-- start Given information --

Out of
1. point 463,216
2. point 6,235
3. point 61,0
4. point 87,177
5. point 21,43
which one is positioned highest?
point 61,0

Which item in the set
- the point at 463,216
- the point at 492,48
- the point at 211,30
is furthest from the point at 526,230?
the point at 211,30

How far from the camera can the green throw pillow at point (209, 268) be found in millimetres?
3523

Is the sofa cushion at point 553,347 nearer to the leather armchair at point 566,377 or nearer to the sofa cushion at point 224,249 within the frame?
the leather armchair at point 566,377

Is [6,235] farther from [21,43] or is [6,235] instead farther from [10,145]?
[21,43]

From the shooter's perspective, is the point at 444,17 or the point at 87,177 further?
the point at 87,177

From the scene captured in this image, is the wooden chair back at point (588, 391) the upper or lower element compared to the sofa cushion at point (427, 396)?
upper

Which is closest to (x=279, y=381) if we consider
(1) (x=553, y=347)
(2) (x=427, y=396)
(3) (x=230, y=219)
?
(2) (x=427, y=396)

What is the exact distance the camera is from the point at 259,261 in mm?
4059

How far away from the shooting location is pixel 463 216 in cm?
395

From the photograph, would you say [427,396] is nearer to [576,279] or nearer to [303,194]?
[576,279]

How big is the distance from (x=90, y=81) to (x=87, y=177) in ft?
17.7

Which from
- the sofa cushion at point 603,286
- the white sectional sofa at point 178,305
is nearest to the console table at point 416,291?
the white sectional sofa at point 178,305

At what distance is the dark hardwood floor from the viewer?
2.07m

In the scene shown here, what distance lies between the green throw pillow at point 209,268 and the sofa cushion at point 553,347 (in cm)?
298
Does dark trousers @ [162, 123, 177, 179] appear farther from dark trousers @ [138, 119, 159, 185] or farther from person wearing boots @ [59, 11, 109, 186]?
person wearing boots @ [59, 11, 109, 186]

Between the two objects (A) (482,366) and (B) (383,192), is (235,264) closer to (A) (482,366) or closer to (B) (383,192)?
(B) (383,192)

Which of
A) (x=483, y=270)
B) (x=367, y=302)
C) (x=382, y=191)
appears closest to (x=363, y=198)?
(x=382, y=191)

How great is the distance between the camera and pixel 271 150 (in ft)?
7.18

-- end Given information --

**Set problem:**
Every line from the line containing "Does dark trousers" to the last line of the material above must be repeated exactly, and no other line.

**Problem solution:**
Does dark trousers @ [162, 123, 177, 179] appear farther from dark trousers @ [138, 119, 159, 185] or farther from person wearing boots @ [59, 11, 109, 186]?
person wearing boots @ [59, 11, 109, 186]

Between the two objects (A) (482,366) and (B) (383,192), is (235,264) closer to (A) (482,366) or closer to (B) (383,192)?
(B) (383,192)

Which of
A) (x=483, y=270)
B) (x=367, y=302)
C) (x=382, y=191)
appears closest to (x=363, y=198)?
(x=382, y=191)

How great is the distance between the camera and pixel 271 150 (in ft)?
7.18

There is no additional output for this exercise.